And then maybe the last question is on IONSYS. Just wondering if you have comparable PK to IV opioids and if so, what evidence do you have of this? Thanks.
Clive Meanwell
Yes, great. I'll do the last two, but let's get Glenn to answer the question on guidance.
Glenn Sblendorio
Yes, thanks Louise. So we've not changed our top line guidance for the year of 20% to 22%. That being conservative, we do have historically and we always mentioned really for modeling purposes that the third-quarter tends to be, when you look at Angiomax along flat to the second quarter, and a strong quarter than in the fourth.
So right now we don't see anything on the horizon to change guidance. At this point, yes, about other things. If you’ve noticed, we haven’t changed our expense guidance.

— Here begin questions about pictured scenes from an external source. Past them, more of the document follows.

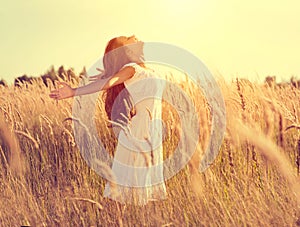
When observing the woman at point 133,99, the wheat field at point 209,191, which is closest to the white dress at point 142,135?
the woman at point 133,99

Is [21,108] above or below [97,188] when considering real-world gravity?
above

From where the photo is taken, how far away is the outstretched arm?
3.06m

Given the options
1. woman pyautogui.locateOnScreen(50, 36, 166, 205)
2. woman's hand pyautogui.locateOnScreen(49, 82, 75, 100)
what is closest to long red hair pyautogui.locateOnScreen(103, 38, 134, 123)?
woman pyautogui.locateOnScreen(50, 36, 166, 205)

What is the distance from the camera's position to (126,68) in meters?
3.17

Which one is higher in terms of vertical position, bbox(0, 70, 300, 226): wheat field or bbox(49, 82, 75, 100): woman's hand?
bbox(49, 82, 75, 100): woman's hand

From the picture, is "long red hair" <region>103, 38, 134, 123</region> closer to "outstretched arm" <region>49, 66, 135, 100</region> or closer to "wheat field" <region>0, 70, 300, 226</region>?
"outstretched arm" <region>49, 66, 135, 100</region>

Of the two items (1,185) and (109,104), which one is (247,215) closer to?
(109,104)

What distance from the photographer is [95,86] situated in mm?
3121

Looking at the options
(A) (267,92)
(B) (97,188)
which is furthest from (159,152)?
(A) (267,92)

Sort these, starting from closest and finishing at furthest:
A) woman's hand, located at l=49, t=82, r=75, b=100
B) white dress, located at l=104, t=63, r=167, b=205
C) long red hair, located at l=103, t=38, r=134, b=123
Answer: woman's hand, located at l=49, t=82, r=75, b=100 → white dress, located at l=104, t=63, r=167, b=205 → long red hair, located at l=103, t=38, r=134, b=123

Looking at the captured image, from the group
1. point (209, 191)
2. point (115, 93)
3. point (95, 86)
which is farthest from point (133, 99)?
point (209, 191)

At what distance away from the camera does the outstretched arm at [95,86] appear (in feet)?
10.0

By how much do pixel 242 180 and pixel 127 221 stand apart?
682 millimetres

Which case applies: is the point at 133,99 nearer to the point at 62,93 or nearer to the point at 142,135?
the point at 142,135
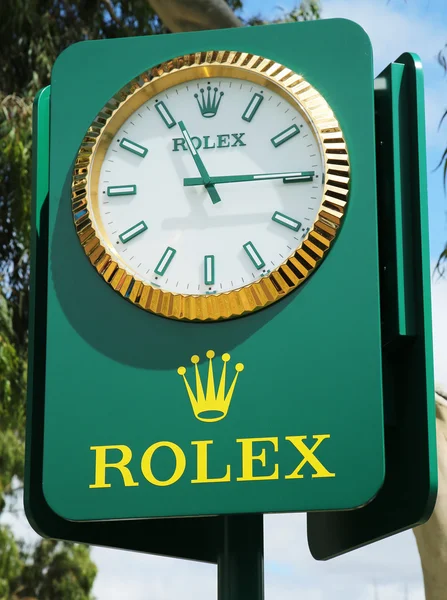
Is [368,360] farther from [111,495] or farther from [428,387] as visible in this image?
[111,495]

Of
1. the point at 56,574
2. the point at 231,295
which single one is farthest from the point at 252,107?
the point at 56,574

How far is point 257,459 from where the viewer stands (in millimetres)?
4262

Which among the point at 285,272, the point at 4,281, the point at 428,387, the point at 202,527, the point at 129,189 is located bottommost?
the point at 202,527

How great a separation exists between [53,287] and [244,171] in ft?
2.66

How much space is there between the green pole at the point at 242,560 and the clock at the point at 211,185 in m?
0.87

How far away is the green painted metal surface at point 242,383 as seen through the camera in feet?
13.9

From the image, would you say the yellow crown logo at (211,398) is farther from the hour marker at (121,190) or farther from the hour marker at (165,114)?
the hour marker at (165,114)

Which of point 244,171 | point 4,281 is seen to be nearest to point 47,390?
point 244,171

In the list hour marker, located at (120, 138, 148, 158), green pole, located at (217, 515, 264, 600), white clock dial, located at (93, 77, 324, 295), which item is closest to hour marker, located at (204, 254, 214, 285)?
white clock dial, located at (93, 77, 324, 295)

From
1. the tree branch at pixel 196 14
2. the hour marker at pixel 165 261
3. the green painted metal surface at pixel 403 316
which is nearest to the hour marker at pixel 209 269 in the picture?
the hour marker at pixel 165 261

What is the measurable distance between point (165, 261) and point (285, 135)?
638 millimetres

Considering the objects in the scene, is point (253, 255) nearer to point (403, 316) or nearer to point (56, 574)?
point (403, 316)

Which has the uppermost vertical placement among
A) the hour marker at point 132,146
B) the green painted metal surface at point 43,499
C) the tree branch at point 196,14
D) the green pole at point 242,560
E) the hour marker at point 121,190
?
the tree branch at point 196,14

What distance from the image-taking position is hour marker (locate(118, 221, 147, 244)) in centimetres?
461
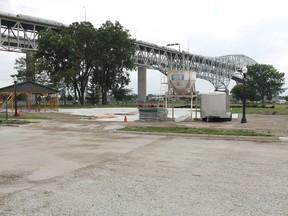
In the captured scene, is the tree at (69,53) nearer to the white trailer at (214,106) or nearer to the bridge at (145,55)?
the bridge at (145,55)

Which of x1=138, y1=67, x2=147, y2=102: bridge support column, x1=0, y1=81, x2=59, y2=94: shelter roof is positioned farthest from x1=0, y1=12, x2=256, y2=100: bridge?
x1=0, y1=81, x2=59, y2=94: shelter roof

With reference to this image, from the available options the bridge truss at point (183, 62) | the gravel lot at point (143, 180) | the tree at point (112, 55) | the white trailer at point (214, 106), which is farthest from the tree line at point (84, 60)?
the gravel lot at point (143, 180)

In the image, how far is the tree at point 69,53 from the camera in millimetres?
64562

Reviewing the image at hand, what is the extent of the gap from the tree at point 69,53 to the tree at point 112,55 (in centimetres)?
202

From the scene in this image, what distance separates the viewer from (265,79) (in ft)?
383

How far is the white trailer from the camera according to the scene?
24312 millimetres

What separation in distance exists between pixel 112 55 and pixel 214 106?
52676 mm

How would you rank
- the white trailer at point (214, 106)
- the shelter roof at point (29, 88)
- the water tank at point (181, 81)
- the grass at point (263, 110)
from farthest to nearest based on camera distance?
the shelter roof at point (29, 88) < the grass at point (263, 110) < the water tank at point (181, 81) < the white trailer at point (214, 106)

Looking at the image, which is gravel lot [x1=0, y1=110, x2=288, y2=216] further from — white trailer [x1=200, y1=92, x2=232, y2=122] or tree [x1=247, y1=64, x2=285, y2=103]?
tree [x1=247, y1=64, x2=285, y2=103]

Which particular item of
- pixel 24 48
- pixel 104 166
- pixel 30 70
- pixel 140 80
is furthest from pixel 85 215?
pixel 140 80

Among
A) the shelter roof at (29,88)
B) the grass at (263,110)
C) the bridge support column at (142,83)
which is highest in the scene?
the bridge support column at (142,83)

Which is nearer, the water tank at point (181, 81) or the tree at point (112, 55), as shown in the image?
the water tank at point (181, 81)

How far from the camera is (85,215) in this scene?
16.9 ft

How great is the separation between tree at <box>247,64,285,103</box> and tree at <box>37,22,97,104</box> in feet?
213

Clearly if ProFibrix moves forward, which would be a very good thing, we’ll take a look at our expenses as it relates to that and would adjust expenses accordingly, but steady as we go at this point mid year.
Clive Meanwell
Thanks Glenn. Louise, on the Oritavancin, the matter of hospital profitability, I think that of course there are a series of pathways of patients with acute skin infections. Some patients come to the ER and are discharged immediately, perhaps even on oral medication; there’s a large number of patients in that group. Obviously that’s not a target group for any IV drug.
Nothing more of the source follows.